One of Putin’s more successful maneuvers has been a tactical alignment with China. After suffering Western sanctions for his attack on Ukraine, Putin declared China as “our key strategic partner.” In return, President Xi Jinping declared Putin “my best friend and colleague.” Traditional balance-of-power politics would predict such a response to American primacy in power resources. And there is historical precedent in the 1950s when China and the Soviet Union were allied against the United States. During Hal Sonnenfeldt’s period in government and after Nixon’s opening to China in 1972, the triangle worked the other way, with the United States and China cooperating to limit what both saw as a threatening Soviet power. That alignment ended with the collapse of the Soviet Union. In 1992, Russia and China declared their relations a “constructive partnership,” in 1996, a “strategic partnership,” and in July 2001 they signed a treaty of “friendship and cooperation.” They have cooperated closely in the U.N. Security Council and taken similar positions on international control of the internet. The have used various diplomatic frameworks such as the BRICS and the Shanghai Cooperation Organization to coordinate positions. They now share non-nuclear military technology and conduct joint exercises.

Nonetheless, there are serious obstacles to a close alliance between China and Russia that goes much beyond tactical coordination. A residual mistrust persists. The demographic situation in the Far East, where the population on the Russian side of the border is 6 million, and on the China side is up to 120 million, creates a degree of anxiety in Moscow. In the 19th century, no country took more land from China than did Russia.

Russia’s economic decline has increased its concern about the rise of Chinese power. While trade has increased, investment lags, and Russia ranks only 10th among China’s export markets while China buys Russian oil. Russia worries about becoming the junior partner as it becomes more dependent on China than China is on Russia. According to Feng Yujun of Fudan University, “the most important relationship for us is the one with America. We don’t want to repeat the mistakes of Stalin and Mao.”

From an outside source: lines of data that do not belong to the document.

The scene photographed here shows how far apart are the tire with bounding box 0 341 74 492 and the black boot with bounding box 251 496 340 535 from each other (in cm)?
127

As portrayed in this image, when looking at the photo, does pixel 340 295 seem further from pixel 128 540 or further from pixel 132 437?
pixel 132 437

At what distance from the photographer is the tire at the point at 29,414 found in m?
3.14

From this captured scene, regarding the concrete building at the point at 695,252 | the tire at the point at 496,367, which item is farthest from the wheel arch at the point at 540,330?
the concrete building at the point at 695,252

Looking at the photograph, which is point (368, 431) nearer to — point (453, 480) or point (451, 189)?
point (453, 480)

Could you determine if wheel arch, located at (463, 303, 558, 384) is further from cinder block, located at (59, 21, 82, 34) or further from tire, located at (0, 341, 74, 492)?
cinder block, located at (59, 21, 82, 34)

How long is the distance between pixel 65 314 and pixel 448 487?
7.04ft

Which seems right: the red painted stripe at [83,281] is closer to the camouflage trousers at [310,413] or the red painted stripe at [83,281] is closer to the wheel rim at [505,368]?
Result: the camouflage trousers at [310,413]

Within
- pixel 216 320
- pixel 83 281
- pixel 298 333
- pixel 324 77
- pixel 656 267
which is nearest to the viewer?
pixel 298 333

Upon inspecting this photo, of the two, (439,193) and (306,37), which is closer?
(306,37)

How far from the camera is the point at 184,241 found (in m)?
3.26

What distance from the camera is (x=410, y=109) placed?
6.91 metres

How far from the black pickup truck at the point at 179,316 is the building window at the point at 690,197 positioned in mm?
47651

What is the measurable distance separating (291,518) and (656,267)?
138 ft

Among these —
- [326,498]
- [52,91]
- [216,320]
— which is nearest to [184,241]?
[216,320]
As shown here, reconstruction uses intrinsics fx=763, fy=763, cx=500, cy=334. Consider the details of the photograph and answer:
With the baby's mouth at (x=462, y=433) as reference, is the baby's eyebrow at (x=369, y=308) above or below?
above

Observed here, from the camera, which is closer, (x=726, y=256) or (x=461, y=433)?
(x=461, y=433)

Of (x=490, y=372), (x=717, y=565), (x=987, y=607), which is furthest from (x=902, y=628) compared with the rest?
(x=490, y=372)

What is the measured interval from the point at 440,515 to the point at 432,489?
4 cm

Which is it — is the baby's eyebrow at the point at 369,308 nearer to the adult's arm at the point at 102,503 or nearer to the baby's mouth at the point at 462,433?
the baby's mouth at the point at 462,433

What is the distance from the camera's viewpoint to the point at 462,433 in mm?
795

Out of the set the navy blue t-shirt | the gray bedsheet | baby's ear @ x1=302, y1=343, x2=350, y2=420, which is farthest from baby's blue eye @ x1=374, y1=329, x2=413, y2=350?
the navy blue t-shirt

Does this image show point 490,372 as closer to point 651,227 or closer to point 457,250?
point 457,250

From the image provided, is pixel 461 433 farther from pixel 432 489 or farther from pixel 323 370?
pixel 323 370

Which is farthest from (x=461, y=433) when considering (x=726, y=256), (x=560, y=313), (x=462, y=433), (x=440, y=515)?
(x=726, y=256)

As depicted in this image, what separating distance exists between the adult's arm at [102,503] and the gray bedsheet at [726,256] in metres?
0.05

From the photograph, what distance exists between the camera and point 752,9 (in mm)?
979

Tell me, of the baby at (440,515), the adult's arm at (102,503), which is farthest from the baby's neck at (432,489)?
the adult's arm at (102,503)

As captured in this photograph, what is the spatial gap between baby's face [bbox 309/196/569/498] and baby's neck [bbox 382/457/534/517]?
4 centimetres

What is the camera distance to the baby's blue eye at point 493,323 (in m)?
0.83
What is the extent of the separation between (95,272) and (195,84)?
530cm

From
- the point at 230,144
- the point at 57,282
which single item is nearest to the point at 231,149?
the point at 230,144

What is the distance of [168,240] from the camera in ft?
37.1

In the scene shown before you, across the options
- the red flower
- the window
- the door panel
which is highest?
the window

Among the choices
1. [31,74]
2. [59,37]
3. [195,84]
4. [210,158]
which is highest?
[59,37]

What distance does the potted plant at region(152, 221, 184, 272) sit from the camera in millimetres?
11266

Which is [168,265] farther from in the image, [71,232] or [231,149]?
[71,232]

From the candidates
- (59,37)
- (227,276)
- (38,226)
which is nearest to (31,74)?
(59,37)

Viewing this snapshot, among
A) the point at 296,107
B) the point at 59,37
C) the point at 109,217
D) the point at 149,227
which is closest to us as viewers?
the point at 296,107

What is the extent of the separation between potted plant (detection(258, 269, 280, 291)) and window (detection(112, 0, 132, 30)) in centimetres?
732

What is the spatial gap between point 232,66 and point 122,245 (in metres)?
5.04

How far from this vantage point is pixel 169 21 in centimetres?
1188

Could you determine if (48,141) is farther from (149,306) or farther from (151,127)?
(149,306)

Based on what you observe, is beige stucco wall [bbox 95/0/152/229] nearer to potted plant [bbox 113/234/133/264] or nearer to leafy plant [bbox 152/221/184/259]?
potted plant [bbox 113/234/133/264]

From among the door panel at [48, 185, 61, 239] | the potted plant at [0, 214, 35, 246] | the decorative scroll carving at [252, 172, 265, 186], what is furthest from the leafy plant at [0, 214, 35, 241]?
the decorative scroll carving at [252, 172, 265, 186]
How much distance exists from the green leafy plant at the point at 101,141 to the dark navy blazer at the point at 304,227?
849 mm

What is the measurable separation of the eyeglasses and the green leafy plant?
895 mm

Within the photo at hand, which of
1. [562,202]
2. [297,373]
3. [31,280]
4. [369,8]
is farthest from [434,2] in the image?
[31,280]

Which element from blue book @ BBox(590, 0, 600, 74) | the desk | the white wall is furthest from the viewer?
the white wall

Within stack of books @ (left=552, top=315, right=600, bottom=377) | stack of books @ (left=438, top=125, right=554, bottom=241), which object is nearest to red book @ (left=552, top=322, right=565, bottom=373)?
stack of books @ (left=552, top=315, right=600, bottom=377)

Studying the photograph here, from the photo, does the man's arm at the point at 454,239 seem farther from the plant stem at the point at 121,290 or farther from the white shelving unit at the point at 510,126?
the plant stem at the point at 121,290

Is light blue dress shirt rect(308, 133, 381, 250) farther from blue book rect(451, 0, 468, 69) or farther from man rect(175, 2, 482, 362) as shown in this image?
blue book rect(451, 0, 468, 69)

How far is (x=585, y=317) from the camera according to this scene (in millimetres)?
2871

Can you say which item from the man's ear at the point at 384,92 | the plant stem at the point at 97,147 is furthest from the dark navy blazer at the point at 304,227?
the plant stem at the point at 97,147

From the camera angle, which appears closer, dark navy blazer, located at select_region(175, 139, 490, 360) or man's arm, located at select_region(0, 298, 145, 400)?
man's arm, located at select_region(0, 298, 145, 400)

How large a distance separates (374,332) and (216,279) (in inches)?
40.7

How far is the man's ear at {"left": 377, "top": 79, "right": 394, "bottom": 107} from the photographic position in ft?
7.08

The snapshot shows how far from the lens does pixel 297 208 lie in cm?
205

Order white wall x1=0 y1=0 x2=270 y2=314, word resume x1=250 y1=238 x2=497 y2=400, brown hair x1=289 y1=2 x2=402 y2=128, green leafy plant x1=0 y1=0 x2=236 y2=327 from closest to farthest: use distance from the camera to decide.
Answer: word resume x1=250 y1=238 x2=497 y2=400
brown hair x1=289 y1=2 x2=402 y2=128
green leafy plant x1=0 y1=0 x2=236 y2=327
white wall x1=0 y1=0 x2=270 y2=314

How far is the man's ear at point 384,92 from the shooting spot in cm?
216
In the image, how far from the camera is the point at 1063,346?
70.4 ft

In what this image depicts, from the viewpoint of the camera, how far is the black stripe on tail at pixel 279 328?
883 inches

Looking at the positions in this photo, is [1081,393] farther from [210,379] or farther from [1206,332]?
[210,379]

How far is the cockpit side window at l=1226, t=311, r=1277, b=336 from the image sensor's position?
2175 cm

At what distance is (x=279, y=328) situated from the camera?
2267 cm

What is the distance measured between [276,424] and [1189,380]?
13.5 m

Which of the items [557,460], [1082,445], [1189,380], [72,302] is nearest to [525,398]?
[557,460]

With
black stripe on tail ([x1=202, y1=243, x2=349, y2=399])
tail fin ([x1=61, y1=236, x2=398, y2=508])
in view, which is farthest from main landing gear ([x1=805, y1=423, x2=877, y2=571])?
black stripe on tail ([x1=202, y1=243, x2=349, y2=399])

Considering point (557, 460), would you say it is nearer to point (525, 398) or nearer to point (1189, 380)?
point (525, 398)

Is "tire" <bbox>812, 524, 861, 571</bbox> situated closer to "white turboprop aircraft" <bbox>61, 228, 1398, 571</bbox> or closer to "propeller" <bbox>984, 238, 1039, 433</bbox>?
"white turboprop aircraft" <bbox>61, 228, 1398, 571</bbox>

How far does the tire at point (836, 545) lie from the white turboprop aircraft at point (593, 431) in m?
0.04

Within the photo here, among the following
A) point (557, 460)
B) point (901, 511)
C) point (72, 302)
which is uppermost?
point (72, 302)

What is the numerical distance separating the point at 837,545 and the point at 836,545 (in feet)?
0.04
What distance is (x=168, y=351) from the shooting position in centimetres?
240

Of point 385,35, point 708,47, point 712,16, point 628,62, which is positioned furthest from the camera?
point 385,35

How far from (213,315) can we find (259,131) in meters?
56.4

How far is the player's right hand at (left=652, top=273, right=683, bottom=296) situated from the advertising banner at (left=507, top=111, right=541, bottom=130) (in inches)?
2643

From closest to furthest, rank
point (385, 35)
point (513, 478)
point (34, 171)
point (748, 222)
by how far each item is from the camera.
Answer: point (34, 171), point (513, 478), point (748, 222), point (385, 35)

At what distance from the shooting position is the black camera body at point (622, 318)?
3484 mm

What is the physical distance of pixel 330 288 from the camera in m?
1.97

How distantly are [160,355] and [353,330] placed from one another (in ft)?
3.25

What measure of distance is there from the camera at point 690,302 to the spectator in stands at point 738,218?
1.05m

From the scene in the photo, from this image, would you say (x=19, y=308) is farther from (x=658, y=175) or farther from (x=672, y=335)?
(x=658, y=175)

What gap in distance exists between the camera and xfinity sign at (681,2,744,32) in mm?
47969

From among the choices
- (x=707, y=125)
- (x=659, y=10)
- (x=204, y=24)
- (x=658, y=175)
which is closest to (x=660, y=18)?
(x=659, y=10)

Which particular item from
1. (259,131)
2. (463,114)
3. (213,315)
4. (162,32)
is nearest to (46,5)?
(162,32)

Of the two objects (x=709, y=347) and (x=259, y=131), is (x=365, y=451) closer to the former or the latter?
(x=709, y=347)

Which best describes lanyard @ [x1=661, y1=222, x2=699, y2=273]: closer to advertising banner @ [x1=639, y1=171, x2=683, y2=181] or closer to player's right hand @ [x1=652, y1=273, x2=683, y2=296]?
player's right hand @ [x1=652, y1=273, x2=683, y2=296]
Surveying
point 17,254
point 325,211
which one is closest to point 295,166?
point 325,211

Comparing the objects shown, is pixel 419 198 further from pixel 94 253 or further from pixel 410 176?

Can America take comfort in the decline of Russia and treat it like a second-rate power? I suspect a smart realistic diplomat like Hal Sonnenfelt would warn us against such an approach. After all, declining powers tend to be more risk acceptant as we saw with Austro-Hungary in 1914. They have less to lose than rising powers like China do. Russia still poses a potential threat to the U.S., largely because it is the one country with enough missiles and nuclear warheads to destroy the United States, and its relative decline has made it more reluctant to renounce its nuclear status.

Even a declining Russia possesses enormous scale, an educated population, skilled scientists and engineers, and vast natural resources. It seems unlikely that Russia would again possess the resources to present the same sort of balance to American power that the Soviet Union presented during the four decades after World War II, but that does not end the Russia problem. Whatever the outcome, because of its residual nuclear strength, its oil and gas, its skills in cyber technology, its proximity to Europe, and the potential of alliance with China, Russia will have the resources to cause problems for the United States, and Putin’s reliance on populist nationalism provides an incentive. As sophisticated students of international relations like Hal Sonnenfeldt understood, history has surprises and declining powers merit as much diplomatic attention as rising ones do.